Em 2015, uma jovem de 19 anos, com cabelo azul e voz urgente, surgiu no centro do pop alternativo carregando um mundo inteiro dentro de si. Badlands, álbum de estreia de Halsey, nasceu como uma paisagem sonora árida, quase sufocante, e paradoxalmente se tornou refúgio para milhares de jovens que se reconheceram nas dores da artista. Uma década depois, o disco não perdeu força: continua sendo mais do que um registro de época — um território emocional compartilhado, onde dor, identidade e pertencimento colidem.
Com sintetizadores pesados, letras confessionais e uma estética visual cuidadosamente arquitetada, Badlands não se encaixava nos moldes do pop de rádio em 2015. Ainda assim, estreou em segundo lugar na Billboard 200 e foi certificado três vezes platina. Um sucesso inegável — mas o mais impressionante é como o disco atravessou o tempo: faixas como “Ghost”, “Hurricane” e “Gasoline” permanecem tão vívidas e impactantes quanto na primeira vez em que foram ouvidas.
A força de Halsey está na construção de um universo próprio. “Castle” abre o álbum como um prelúdio cinematográfico, metáfora para a ascensão precoce à fama; “New Americana”, com toda a sua ironia geracional, coloca na mesa o retrato de jovens criados num mundo globalizado e competitivo, à base de cultura pop, redes sociais e ídolos mortos; “Control” expõe os demônios internos de forma crua, quase desconfortável; enquanto a aparente suavidade de “Drive” esconde um desencanto melancólico. Até mesmo “Colors”, que a própria artista admitiu não gostar tanto atualmente, persiste sendo uma favorita dos fãs, que acolhem a canção com a memória afetiva de um tempo que passou e já não volta mais. Não há nada inteiramente seguro ou leve em Badlands — cada faixa soa como uma tentativa de sobreviver em um território hostil.
Os críticos da época dividiram opiniões. Alguns acusaram Halsey de ser derivativa, herdeira direta de Lorde e Lana Del Rey. Outros reconheceram o álbum como uma obra conceitual coesa, quase literária. A verdade é que Badlands sempre foi as duas coisas: filho legítimo de suas influências, mas também um manifesto de singularidade. Halsey nunca se propôs a ser neutra — e é justamente nesse excesso, na estética maximalista, nas letras carregadas, na entrega visceral, que reside o magnetismo do álbum.

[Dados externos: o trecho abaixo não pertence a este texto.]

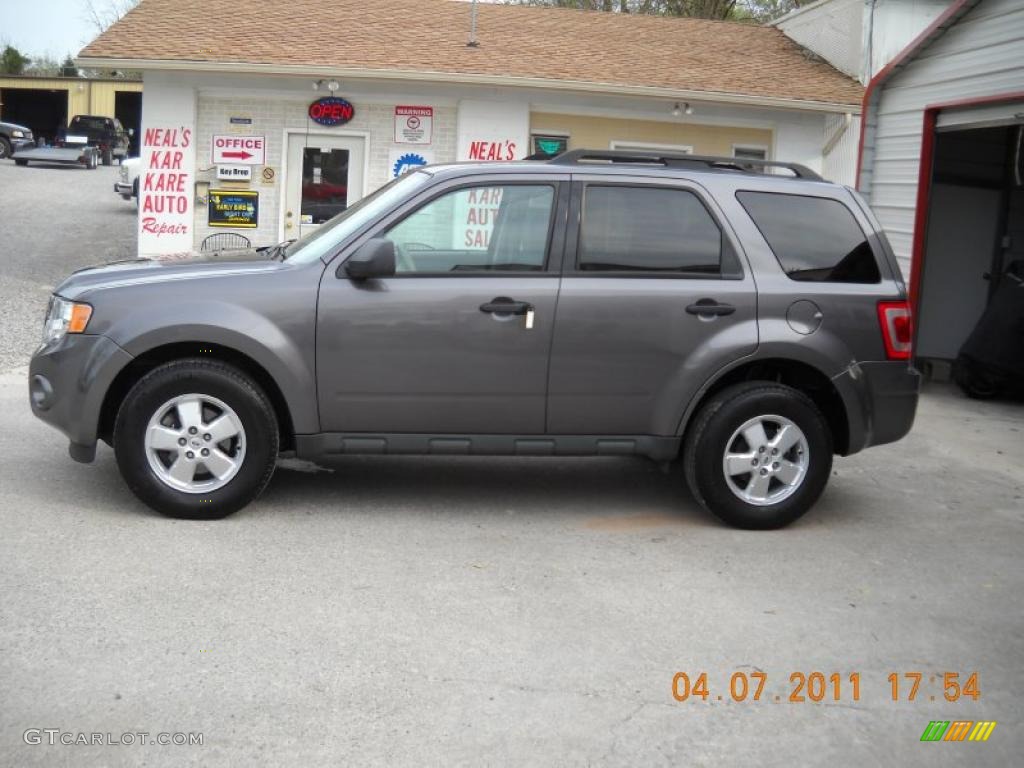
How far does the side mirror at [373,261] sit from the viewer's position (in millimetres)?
5785

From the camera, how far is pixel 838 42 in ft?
57.0

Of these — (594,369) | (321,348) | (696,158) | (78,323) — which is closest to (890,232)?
(696,158)

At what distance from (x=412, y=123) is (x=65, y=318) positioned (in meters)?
10.2

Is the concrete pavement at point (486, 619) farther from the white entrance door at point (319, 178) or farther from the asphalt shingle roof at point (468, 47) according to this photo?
the asphalt shingle roof at point (468, 47)

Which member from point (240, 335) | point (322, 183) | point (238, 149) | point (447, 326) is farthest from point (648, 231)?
point (238, 149)

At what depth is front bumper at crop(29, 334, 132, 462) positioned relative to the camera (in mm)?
5781

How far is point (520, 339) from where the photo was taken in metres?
6.00

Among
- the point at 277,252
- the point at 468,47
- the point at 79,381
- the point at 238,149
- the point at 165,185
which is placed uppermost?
the point at 468,47

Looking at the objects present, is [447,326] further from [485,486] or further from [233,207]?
[233,207]

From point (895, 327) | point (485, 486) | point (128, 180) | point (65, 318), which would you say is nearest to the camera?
point (65, 318)

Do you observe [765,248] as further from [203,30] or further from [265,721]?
[203,30]

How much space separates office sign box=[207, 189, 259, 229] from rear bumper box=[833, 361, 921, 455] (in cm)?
1091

Dez anos depois, seu legado é incontestável. Badlands é lembrado como o trabalho mais querido da discografia da artista, aquele ao qual os fãs sempre retornam. Foi o disco que solidificou Halsey como representante de vozes marginalizadas no mainstream: uma mulher jovem, birracial, bissexual e bipolar, falando abertamente sobre identidade e fragilidade num momento em que o pop ainda relutava em encarar tais temas.
Em 2025, Halsey escolhe revisitar esse território com a mesma dramaticidade que o originou. A Badlands Decade Edition resgata faixas antes relegadas à categoria de bônus, agora integradas oficialmente ao corpo do álbum. O box triplo Badlands: Anthology abre as portas para demos e versões orquestrais que expandem a mitologia do disco. Há também o lançamento de Badlands: Live From Webster Hall, registro do show de 2019 que já circulava como culto entre fãs. E, como se não bastasse, o lançamento dos clipes inéditos para “Gasoline” e “Drive” reaviva a estética distópica que marcou a era.
Tudo culmina na turnê Back to Badlands, anunciada para 2026 — um retorno ao palco de onde tudo começou, mas agora com o peso de uma década de carreira consolidada.
“Badlands é sobre um estado de espírito aterrorizante e aprisionador”, escreveu a artista nas redes sociais este ano. “Fiquei aliviada e horrorizada em saber quantos de vocês puderam se identificar. Dez anos significam dez anos que vocês conseguiram. Vocês venceram.” Há uma sinceridade desarmante nessa fala: Halsey reconhece que o disco que a projetou também foi o espelho de tantas dores coletivas.
Em retrospecto, Badlands não é apenas o retrato de uma artista em ascensão; é um álbum que encontrou sua força ao abraçar o desconforto, ao transformar alienação em pertencimento. Talvez por isso continue tão relevante hoje: porque os desertos internos sobre os quais Halsey cantou em 2015 não se evaporaram — apenas se transformaram em chão fértil para uma geração inteira.